# Dataset rows
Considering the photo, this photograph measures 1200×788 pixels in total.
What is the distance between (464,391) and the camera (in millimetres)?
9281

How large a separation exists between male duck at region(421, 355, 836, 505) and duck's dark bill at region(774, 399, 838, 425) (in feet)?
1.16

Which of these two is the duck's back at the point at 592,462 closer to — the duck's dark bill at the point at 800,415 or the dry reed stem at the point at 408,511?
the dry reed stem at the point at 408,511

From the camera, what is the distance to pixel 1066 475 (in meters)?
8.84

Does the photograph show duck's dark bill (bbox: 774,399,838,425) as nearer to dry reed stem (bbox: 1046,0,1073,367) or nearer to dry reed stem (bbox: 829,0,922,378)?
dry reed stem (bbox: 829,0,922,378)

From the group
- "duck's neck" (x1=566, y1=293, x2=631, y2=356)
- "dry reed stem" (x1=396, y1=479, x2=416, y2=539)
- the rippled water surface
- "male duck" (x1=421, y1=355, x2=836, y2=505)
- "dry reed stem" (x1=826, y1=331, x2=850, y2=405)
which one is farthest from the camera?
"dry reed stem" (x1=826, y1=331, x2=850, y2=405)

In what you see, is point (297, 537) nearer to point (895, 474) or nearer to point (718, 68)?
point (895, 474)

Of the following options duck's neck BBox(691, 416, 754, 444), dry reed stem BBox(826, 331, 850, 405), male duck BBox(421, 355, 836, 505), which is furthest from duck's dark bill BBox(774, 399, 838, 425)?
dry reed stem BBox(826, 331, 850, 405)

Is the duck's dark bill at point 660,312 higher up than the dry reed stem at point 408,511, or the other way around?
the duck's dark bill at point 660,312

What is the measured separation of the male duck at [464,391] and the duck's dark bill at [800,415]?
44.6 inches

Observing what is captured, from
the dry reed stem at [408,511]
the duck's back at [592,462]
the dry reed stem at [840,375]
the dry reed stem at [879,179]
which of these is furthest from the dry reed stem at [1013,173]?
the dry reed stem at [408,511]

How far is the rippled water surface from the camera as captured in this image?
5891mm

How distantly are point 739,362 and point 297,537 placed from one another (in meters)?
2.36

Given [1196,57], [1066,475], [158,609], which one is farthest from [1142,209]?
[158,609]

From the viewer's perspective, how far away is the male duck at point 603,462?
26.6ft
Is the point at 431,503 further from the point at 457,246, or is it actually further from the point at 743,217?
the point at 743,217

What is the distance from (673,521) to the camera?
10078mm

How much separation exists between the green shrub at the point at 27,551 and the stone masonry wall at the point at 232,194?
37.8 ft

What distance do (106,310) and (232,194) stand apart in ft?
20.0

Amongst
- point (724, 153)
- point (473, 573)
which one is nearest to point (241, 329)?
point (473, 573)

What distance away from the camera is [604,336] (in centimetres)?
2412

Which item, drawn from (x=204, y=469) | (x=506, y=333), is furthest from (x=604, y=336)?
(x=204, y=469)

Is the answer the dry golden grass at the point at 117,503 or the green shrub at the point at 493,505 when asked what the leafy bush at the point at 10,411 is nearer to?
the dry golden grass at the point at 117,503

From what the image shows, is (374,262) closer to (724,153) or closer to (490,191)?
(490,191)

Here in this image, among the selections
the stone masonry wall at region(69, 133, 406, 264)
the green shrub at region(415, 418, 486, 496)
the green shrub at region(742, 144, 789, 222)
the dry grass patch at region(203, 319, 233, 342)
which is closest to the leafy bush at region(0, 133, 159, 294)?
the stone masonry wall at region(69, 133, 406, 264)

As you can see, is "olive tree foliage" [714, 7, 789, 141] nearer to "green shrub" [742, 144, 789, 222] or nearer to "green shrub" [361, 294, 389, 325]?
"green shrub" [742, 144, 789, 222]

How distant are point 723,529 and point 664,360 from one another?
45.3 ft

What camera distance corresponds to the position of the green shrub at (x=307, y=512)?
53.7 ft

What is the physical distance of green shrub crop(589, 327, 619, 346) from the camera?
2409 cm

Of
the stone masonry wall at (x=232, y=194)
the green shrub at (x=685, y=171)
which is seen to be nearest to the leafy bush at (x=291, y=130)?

# Requirement
Output the records from the line containing "How distant are" through the end of the records, inclusive, as a Markdown table with the columns Row and Entry. Put a row number under Row and the line under Entry, and leave out blank lines.

# Response to this exercise
| Row | Entry |
|---|---|
| 1 | How distant are point 723,529 and point 664,360 from one another? |
| 2 | 45.3 ft |
| 3 | What camera distance corresponds to the position of the green shrub at (x=307, y=512)? |
| 4 | 53.7 ft |
| 5 | What is the physical distance of green shrub crop(589, 327, 619, 346) from the camera? |
| 6 | 2409 cm |
| 7 | Of |
| 8 | the stone masonry wall at (x=232, y=194) |
| 9 | the green shrub at (x=685, y=171) |
| 10 | which is seen to be nearest to the leafy bush at (x=291, y=130)? |